Château de Gisors


Gisors Castle, located in the Norman Vexin, is built on a motte. It consists of a circular tower was added to an already existing fortress. Essentially the work of the Dukes of Normandy from the eleventh to twelfth century, the frontier fortress was to defend the Anglo-Norman against the pretensions of the king of France. The castle is the subject of a classification as historic monuments by the list of 1862. The origins of this fortress date back to the second half of the eleventh century.

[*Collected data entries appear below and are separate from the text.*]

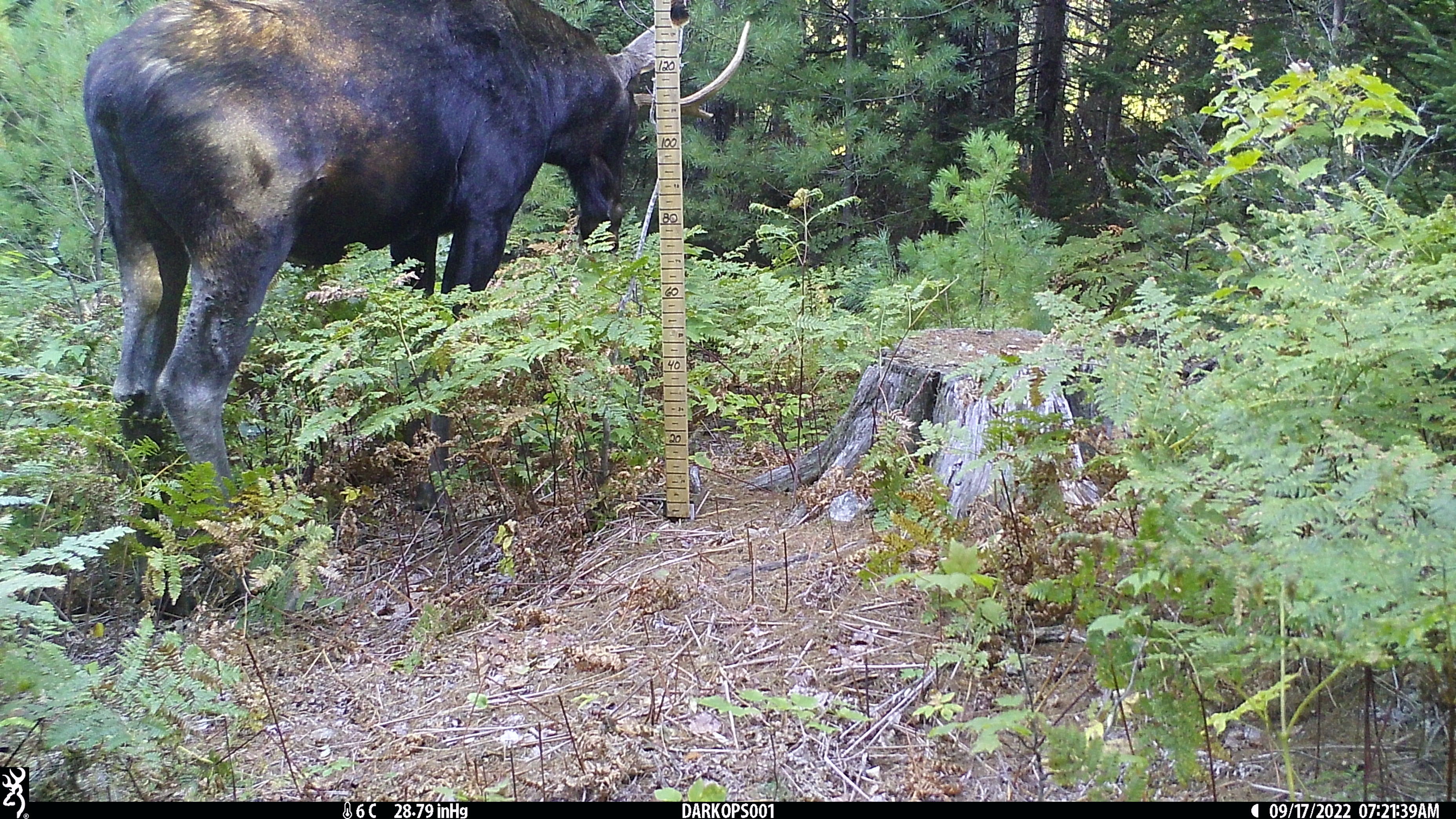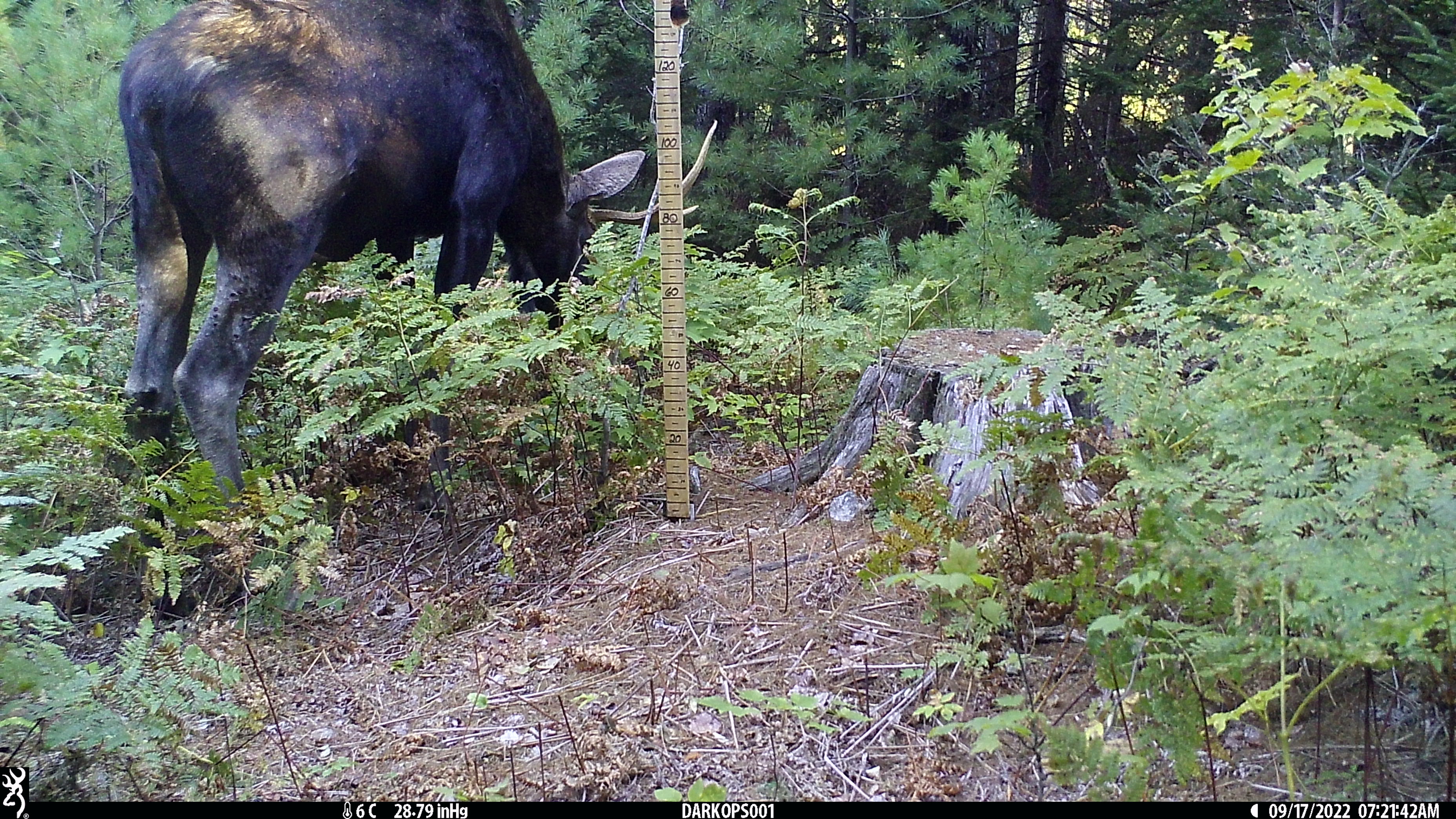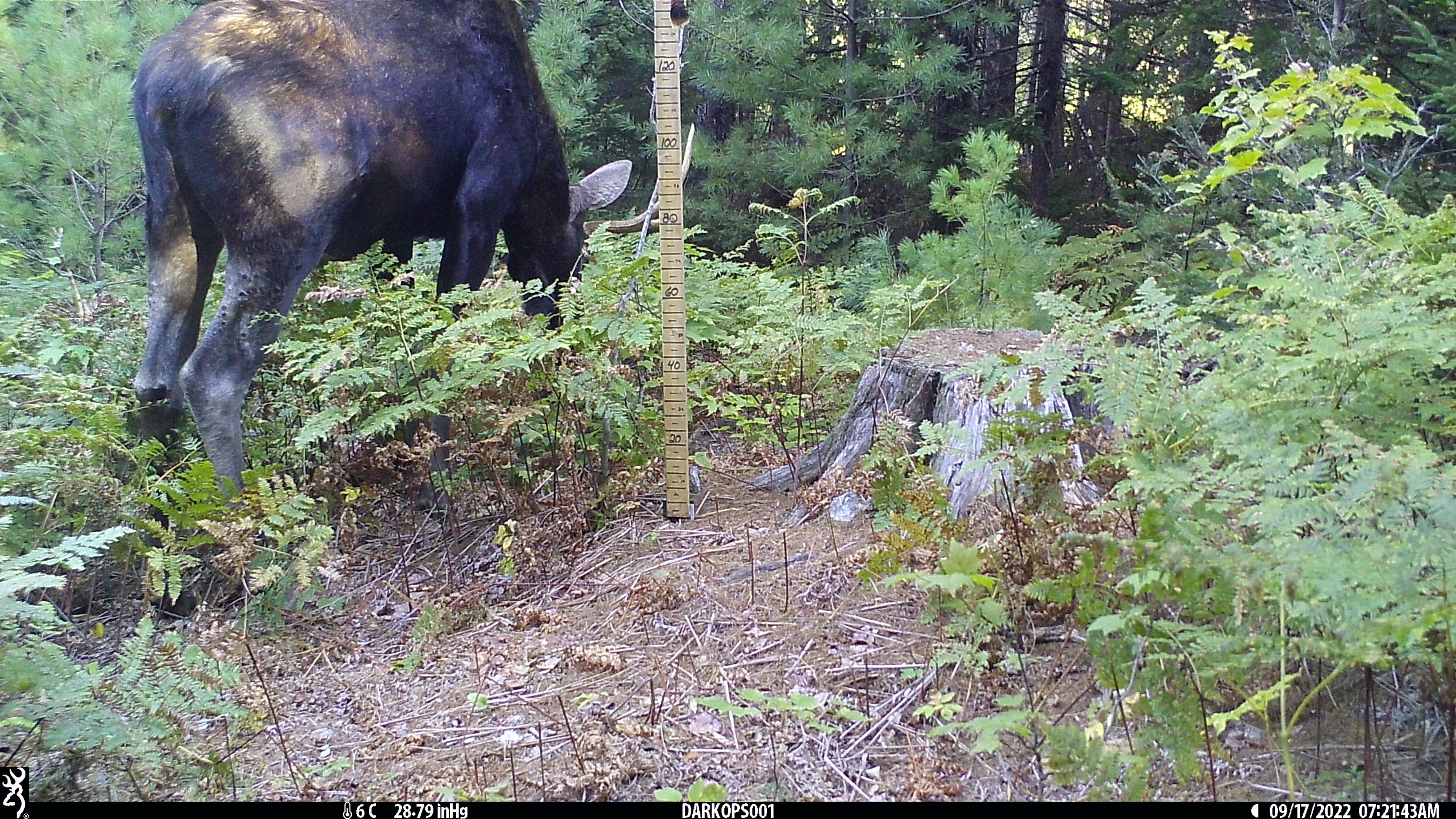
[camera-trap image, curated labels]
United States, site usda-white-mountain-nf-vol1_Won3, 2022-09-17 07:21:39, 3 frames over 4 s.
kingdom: Animalia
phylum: Chordata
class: Mammalia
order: Artiodactyla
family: Cervidae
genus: Alces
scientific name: Alces alces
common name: moose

A motte was built from 1097 by Robert II of Bellême on the orders of King William II of England Roux (1087-1100), regent of the Duchy of Normandy. It is completed a year later by a tower of wood, probably surrounded by a palisade. In 1113, this fortified site overlooking the valley of the Epte, hosts a meeting between sovereign Louis VI of France and Henry I Beauclerc England. He knows his first seat in 1120, when the rebellion against the Norman lords British Trusteeship. The stronghold, defended by Governor Robert de Chandos had good hold on, this serious warning will lead the English sovereign to judge safer to rethink the fortifications, which will be taken from 1123.

This first reconstruction campaign will see the addition of a dungeon stone octagonal, surrounded by a rampart in large machine (the speaker-bass). Henry I Beauclerc disappears in 1135, leaving no male heir. His daughter Empress Matilda, widow of Holy Roman Emperor Henry V, departed from the throne, married a noble Angevin Geoffrey Plantagenet, who becomes Duke of Normandy, while at the same time, the throne of England is told Stephen of Blois. The death of the latter in 1154 without male heir, is the son of Geoffrey the new king of England, and inaugurates a new era: that of the Plantagenets.